+++ PROVIDED TEXT

Directed by cinematic lyricist Wim Wenders, "Paris, Texas" is a slow-burning masterpiece. Marked at first by stark, beautiful photography of the American Southwest, later by memorable dialogue and conversational intercourse, and lastly by sublime and emotionally involving character development, the film transcends the idea of an atmospheric mood piece to deliver an engrossing meditation on loneliness, alienation, family, and redemption.

Character actor Harry Dean Stanton is fantastic in the lead role of Travis -- a man who had fallen into an emotional black hole and is then reunited with his brother (Dean Stockwell), who has been raising Travis' young son, Hunter (Hunter Carson), in an idyllic and loving suburban landscape with his foreign wife, Ann (Aurore Clement). As Travis slowly begins to grapple with his past and bond with his son, he soon realizes he must find his long, lost wife, Jane (an excellent and understated Nastassja Kinksi), whom he still deeply loves on some level, and abandoned their son years ago shortly after Travis went off the deep end.

This all could've been the plot of Lifetime TV movie, but the European filmmaker's perspective on an all American slice of melodrama adds an undercurrent of intrigue in that you never know what these characters are going to do next. We soon find Travis practically abducting his son (who eagerly plays along) from his happy new family life to go on a trek to Houston to find Jane.

The closing in scene in a Houston hotel where son and mother are reunited is one of the most fascinatingly rich scenes ever put on screen. Rarely does any one scene work to engage a viewer on so many levels:

Firstly: There is a complex psychological framework that is set into place in the scenes prior between Stanton and Kinski in the peep show booth where she now works which are two of the most expertly photographed and brilliantly acted scenes I've ever witnessed. Travis has confessed all to his lost love, Jane, and she is clearly in dire straits. His attempt to reunite her with their son is both selfish (in that it is clearly not in the child's best interest to be raised by his emotionally troubled mother when he has loving foster parents waiting for him back home) and selfless, in that he truly feels his only way to repair the damage he has done is to leave after getting mother and son back together.

Secondly: It is beautifully acted with Kinski's ghost-like entrance and young Hunter Carson's trepidation. Witness his hand slide across the wall looking for something to grip, and then his hands running through his hair before he finally decides to embrace her.

Thirdly: It is exquisitely photographed. Earlier we see scenes of stark isolation as the child waits in the hotel room. Sofia Coppola later used a similar photographic technique in "Lost in Translation" to show how being alone in a big city and looking down from an anonymous hotel room window can be one of the loneliest things in the world.

The final scene is both beautiful and emotional, and at the same time makes the viewer wonder, how will this all end? Yes, it is wonderful to see the child and mother reunite, but their new life could easily turn into an emotional hell because of the now absent Travis' misguided attempt at his own redemption.

A film working on so many levels like this is best summed up in its own dialogue. In one scene where Travis is drunk and telling his son some family history, he essentially says that his father was more in love with an "idea of her" than with his actual mother. This is a fantastic movie for people more in love with the romantic "idea of movies" and their potential power as an art form than with any one movie in particular. As such, this ranks among the best I have ever seen.

++++++
+++ EXTRACTED RECORDS

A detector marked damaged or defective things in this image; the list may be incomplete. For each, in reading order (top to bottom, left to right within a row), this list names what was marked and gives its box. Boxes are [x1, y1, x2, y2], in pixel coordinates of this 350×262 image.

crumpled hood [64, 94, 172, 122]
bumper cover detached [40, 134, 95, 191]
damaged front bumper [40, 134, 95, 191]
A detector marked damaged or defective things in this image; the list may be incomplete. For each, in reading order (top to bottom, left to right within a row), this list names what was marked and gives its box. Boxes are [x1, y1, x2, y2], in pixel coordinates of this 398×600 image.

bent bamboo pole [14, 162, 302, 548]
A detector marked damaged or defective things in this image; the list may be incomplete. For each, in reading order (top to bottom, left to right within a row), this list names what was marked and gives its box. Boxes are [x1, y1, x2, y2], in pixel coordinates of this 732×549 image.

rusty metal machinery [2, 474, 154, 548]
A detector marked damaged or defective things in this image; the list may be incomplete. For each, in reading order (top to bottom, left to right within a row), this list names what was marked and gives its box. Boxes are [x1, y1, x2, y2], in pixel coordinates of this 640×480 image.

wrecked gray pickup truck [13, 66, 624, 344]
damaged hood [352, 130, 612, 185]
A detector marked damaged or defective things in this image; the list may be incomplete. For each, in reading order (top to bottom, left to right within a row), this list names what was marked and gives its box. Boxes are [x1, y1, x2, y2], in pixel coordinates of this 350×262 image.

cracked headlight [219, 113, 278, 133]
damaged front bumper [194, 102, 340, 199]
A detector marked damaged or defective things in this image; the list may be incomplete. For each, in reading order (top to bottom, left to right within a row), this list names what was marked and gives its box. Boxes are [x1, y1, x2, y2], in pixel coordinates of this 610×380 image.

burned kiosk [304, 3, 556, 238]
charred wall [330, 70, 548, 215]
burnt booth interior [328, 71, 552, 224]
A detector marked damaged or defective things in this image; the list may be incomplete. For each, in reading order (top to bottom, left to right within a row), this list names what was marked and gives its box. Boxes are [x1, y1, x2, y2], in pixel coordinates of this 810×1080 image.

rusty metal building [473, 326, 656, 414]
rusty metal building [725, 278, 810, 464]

++++++

**STATED PROBLEM**. According to the film review, to which city does Travis travel with his son to find Jane?

**SOLVED PROBLEM**. Houston